Dataset entries
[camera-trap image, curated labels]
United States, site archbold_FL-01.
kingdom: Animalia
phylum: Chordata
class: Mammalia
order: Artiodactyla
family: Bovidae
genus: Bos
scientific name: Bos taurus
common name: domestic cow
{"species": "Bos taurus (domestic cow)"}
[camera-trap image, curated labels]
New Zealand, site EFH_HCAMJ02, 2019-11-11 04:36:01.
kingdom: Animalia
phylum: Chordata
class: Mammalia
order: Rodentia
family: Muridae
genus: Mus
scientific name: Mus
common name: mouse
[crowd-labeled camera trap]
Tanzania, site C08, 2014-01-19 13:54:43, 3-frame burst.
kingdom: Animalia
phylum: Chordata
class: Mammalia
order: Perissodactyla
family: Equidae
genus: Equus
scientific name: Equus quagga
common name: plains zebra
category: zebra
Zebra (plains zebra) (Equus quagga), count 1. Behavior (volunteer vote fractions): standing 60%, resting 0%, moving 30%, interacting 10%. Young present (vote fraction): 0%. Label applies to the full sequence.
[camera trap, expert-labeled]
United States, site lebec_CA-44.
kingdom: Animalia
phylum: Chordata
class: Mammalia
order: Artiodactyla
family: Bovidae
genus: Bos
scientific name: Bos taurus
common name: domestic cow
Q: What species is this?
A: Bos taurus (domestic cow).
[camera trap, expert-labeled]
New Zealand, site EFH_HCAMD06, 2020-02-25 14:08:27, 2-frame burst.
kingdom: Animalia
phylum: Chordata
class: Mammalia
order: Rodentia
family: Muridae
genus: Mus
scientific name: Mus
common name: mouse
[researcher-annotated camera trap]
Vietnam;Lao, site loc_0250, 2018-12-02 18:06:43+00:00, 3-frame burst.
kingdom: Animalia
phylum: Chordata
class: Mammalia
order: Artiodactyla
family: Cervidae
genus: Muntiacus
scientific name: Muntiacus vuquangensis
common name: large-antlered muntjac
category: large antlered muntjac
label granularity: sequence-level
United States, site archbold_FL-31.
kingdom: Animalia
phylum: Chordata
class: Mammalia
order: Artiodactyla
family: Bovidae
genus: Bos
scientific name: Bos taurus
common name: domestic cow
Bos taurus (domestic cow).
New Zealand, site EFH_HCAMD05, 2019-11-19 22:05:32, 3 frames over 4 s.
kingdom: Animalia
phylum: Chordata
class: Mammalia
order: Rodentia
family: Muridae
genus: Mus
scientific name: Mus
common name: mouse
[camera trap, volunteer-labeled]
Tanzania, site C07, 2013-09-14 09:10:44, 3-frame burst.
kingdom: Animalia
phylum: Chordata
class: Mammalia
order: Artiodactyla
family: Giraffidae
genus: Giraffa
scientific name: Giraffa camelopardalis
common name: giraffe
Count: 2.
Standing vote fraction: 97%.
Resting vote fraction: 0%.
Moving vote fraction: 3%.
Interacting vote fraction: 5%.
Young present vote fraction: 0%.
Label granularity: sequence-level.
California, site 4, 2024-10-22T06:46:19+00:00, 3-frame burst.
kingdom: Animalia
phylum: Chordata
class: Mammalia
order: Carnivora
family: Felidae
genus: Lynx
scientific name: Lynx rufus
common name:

What is required = Each entry above needs to be duplicated verbatim.

Exercise solution =
[camera-trap image, curated labels]
United States, site archbold_FL-01.
kingdom: Animalia
phylum: Chordata
class: Mammalia
order: Artiodactyla
family: Bovidae
genus: Bos
scientific name: Bos taurus
common name: domestic cow
{"species": "Bos taurus (domestic cow)"}
[camera-trap image, curated labels]
New Zealand, site EFH_HCAMJ02, 2019-11-11 04:36:01.
kingdom: Animalia
phylum: Chordata
class: Mammalia
order: Rodentia
family: Muridae
genus: Mus
scientific name: Mus
common name: mouse
[crowd-labeled camera trap]
Tanzania, site C08, 2014-01-19 13:54:43, 3-frame burst.
kingdom: Animalia
phylum: Chordata
class: Mammalia
order: Perissodactyla
family: Equidae
genus: Equus
scientific name: Equus quagga
common name: plains zebra
category: zebra
Zebra (plains zebra) (Equus quagga), count 1. Behavior (volunteer vote fractions): standing 60%, resting 0%, moving 30%, interacting 10%. Young present (vote fraction): 0%. Label applies to the full sequence.
[camera trap, expert-labeled]
United States, site lebec_CA-44.
kingdom: Animalia
phylum: Chordata
class: Mammalia
order: Artiodactyla
family: Bovidae
genus: Bos
scientific name: Bos taurus
common name: domestic cow
Q: What species is this?
A: Bos taurus (domestic cow).
[camera trap, expert-labeled]
New Zealand, site EFH_HCAMD06, 2020-02-25 14:08:27, 2-frame burst.
kingdom: Animalia
phylum: Chordata
class: Mammalia
order: Rodentia
family: Muridae
genus: Mus
scientific name: Mus
common name: mouse
[researcher-annotated camera trap]
Vietnam;Lao, site loc_0250, 2018-12-02 18:06:43+00:00, 3-frame burst.
kingdom: Animalia
phylum: Chordata
class: Mammalia
order: Artiodactyla
family: Cervidae
genus: Muntiacus
scientific name: Muntiacus vuquangensis
common name: large-antlered muntjac
category: large antlered muntjac
label granularity: sequence-level
United States, site archbold_FL-31.
kingdom: Animalia
phylum: Chordata
class: Mammalia
order: Artiodactyla
family: Bovidae
genus: Bos
scientific name: Bos taurus
common name: domestic cow
Bos taurus (domestic cow).
New Zealand, site EFH_HCAMD05, 2019-11-19 22:05:32, 3 frames over 4 s.
kingdom: Animalia
phylum: Chordata
class: Mammalia
order: Rodentia
family: Muridae
genus: Mus
scientific name: Mus
common name: mouse
[camera trap, volunteer-labeled]
Tanzania, site C07, 2013-09-14 09:10:44, 3-frame burst.
kingdom: Animalia
phylum: Chordata
class: Mammalia
order: Artiodactyla
family: Giraffidae
genus: Giraffa
scientific name: Giraffa camelopardalis
common name: giraffe
Count: 2.
Standing vote fraction: 97%.
Resting vote fraction: 0%.
Moving vote fraction: 3%.
Interacting vote fraction: 5%.
Young present vote fraction: 0%.
Label granularity: sequence-level.
California, site 4, 2024-10-22T06:46:19+00:00, 3-frame burst.
kingdom: Animalia
phylum: Chordata
class: Mammalia
order: Carnivora
family: Felidae
genus: Lynx
scientific name: Lynx rufus
common name:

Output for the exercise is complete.